- The input

=====

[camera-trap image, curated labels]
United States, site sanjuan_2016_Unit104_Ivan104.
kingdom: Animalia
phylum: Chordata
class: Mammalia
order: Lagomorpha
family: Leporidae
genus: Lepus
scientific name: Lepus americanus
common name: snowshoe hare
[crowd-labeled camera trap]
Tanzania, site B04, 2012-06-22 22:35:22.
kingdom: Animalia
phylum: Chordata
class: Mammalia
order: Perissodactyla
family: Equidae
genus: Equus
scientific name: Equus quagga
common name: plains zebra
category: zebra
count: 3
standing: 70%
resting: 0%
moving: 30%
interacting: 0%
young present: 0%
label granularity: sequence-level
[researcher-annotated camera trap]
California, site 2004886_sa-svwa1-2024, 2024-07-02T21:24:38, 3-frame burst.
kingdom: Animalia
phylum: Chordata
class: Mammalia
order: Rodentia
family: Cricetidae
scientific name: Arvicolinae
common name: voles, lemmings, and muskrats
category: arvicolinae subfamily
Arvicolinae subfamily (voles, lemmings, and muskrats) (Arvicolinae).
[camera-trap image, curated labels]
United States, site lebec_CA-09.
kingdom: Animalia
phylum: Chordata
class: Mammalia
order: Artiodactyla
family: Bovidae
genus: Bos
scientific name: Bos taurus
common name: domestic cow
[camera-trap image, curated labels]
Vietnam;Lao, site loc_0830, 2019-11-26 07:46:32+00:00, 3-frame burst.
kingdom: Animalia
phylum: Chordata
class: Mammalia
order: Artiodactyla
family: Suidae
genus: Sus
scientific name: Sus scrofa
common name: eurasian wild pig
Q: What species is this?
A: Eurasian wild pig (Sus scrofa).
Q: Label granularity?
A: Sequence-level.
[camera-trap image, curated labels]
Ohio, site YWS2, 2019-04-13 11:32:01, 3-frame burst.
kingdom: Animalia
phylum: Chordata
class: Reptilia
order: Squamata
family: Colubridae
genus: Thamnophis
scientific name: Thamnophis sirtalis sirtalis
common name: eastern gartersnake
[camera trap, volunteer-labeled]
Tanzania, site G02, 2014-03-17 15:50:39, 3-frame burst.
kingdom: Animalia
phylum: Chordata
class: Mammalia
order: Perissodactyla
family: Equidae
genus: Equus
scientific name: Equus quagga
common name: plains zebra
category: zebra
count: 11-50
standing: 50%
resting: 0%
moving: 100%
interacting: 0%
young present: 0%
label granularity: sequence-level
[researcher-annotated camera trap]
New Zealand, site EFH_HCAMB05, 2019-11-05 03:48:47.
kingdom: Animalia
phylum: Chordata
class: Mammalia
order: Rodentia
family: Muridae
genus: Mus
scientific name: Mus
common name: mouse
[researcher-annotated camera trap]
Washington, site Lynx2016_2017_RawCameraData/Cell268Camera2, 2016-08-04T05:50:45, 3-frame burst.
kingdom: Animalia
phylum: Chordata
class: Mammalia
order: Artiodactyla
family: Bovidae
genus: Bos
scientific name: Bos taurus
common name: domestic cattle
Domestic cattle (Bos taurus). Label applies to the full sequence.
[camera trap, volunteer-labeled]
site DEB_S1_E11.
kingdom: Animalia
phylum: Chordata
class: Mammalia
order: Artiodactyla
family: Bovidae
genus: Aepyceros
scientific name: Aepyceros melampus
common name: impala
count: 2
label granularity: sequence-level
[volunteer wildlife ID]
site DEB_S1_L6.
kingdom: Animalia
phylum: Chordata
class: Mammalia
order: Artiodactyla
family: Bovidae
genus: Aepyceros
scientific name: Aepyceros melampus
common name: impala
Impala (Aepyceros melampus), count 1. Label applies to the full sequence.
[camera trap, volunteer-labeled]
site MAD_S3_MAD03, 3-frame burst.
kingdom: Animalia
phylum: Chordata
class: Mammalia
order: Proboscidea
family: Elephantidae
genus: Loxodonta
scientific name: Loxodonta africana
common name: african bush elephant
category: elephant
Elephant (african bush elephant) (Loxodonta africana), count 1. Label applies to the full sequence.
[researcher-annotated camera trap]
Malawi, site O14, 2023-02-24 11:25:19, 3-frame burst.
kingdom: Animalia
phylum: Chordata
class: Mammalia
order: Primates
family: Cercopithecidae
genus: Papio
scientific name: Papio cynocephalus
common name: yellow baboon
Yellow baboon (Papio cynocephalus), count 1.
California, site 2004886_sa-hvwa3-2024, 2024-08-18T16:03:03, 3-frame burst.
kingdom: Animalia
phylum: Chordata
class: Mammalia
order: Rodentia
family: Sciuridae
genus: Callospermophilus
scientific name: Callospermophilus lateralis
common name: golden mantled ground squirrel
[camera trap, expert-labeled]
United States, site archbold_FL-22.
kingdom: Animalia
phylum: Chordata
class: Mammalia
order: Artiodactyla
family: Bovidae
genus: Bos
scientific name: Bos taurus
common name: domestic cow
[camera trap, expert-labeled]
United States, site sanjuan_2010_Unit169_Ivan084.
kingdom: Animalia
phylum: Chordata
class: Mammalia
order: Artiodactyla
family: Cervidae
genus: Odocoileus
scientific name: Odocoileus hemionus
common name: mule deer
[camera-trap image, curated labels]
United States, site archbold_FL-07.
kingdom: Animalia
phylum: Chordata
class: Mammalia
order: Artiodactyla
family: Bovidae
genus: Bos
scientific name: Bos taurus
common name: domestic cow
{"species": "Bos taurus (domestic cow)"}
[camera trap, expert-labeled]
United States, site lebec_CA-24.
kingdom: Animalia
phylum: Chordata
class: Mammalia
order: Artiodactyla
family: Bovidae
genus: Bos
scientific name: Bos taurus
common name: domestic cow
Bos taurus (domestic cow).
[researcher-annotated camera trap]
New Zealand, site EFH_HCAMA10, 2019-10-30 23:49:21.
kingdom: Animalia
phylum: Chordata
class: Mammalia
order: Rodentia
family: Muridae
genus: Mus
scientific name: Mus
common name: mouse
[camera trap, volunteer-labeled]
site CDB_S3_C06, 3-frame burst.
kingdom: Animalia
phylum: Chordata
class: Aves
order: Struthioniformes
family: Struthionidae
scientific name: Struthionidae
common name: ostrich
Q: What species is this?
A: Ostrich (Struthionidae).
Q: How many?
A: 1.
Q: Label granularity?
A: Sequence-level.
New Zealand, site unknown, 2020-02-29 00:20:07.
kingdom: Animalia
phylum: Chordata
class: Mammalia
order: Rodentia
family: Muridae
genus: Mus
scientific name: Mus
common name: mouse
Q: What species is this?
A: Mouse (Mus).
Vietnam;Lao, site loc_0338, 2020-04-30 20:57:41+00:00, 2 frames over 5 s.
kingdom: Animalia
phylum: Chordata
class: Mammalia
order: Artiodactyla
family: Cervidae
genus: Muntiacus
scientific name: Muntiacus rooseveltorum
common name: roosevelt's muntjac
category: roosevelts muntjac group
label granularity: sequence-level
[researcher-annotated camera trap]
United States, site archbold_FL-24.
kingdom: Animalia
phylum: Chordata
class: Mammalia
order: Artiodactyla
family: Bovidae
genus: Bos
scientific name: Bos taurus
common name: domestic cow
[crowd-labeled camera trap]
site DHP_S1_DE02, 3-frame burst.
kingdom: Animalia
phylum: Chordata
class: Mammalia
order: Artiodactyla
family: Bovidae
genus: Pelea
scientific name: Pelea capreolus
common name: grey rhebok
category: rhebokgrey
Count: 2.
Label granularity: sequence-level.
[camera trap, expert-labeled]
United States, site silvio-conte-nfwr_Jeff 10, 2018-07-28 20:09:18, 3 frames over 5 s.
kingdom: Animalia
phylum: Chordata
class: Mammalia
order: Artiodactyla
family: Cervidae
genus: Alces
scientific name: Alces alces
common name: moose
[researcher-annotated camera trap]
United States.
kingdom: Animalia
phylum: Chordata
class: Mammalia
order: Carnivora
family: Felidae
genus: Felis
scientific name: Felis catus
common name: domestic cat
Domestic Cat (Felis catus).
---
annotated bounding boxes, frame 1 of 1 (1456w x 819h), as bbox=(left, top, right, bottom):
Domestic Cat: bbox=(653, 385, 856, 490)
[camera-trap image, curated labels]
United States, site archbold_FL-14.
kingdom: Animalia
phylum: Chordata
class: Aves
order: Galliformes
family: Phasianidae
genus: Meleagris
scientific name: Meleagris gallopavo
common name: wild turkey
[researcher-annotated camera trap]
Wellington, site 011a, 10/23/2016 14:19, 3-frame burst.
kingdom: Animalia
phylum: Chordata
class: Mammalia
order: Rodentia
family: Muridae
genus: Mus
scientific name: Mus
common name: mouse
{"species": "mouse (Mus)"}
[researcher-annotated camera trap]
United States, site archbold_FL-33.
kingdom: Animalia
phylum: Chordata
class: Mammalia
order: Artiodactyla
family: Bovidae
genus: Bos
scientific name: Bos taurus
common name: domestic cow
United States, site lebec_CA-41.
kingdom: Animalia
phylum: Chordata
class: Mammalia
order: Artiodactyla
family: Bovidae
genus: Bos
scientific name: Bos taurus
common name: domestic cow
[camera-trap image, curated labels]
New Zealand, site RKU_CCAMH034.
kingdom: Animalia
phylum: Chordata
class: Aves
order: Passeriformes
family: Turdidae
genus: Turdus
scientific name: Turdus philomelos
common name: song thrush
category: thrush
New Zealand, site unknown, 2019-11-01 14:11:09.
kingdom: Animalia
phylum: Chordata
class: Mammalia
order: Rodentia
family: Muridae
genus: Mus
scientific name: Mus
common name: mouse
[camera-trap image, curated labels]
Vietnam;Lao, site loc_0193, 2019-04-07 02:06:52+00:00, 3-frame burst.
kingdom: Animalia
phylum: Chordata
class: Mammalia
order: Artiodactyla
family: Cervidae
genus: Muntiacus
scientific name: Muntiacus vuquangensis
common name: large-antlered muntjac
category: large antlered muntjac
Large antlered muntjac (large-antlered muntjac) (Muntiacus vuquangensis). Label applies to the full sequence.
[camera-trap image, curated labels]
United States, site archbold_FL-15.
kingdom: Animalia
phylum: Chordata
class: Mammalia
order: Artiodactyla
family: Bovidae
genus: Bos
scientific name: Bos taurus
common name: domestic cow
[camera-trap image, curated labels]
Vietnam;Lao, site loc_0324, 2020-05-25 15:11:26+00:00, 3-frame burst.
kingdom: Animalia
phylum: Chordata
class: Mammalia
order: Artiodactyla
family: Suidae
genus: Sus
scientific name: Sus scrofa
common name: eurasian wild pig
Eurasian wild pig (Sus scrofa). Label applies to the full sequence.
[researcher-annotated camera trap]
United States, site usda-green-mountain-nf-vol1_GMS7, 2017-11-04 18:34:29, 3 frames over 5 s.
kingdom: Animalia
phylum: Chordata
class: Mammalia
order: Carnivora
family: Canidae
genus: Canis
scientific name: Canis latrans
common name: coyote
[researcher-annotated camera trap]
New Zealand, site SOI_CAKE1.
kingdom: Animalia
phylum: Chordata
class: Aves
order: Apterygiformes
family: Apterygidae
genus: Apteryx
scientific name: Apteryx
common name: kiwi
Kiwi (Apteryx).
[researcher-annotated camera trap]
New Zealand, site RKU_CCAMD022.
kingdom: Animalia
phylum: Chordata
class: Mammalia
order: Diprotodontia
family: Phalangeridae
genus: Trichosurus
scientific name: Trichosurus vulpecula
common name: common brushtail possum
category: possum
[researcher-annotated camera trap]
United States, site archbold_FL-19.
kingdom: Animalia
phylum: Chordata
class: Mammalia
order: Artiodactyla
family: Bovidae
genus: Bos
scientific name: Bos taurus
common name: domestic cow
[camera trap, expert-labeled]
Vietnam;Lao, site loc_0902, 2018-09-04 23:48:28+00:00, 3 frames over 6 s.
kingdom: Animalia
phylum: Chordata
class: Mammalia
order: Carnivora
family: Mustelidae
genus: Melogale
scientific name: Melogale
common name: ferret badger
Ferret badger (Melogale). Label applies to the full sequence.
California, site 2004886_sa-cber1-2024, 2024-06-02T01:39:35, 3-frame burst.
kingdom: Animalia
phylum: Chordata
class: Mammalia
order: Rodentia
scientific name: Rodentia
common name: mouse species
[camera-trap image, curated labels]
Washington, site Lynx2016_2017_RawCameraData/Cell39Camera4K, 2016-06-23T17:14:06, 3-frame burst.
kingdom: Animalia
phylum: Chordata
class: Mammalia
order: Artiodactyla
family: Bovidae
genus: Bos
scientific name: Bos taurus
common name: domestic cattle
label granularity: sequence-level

=====

- Aim of the exercise
In the records above, find each line holding "California" and copy it.

- Answer to the problem
California, site 2004886_sa-svwa1-2024, 2024-07-02T21:24:38, 3-frame burst.
California, site 2004886_sa-hvwa3-2024, 2024-08-18T16:03:03, 3-frame burst.
California, site 2004886_sa-cber1-2024, 2024-06-02T01:39:35, 3-frame burst.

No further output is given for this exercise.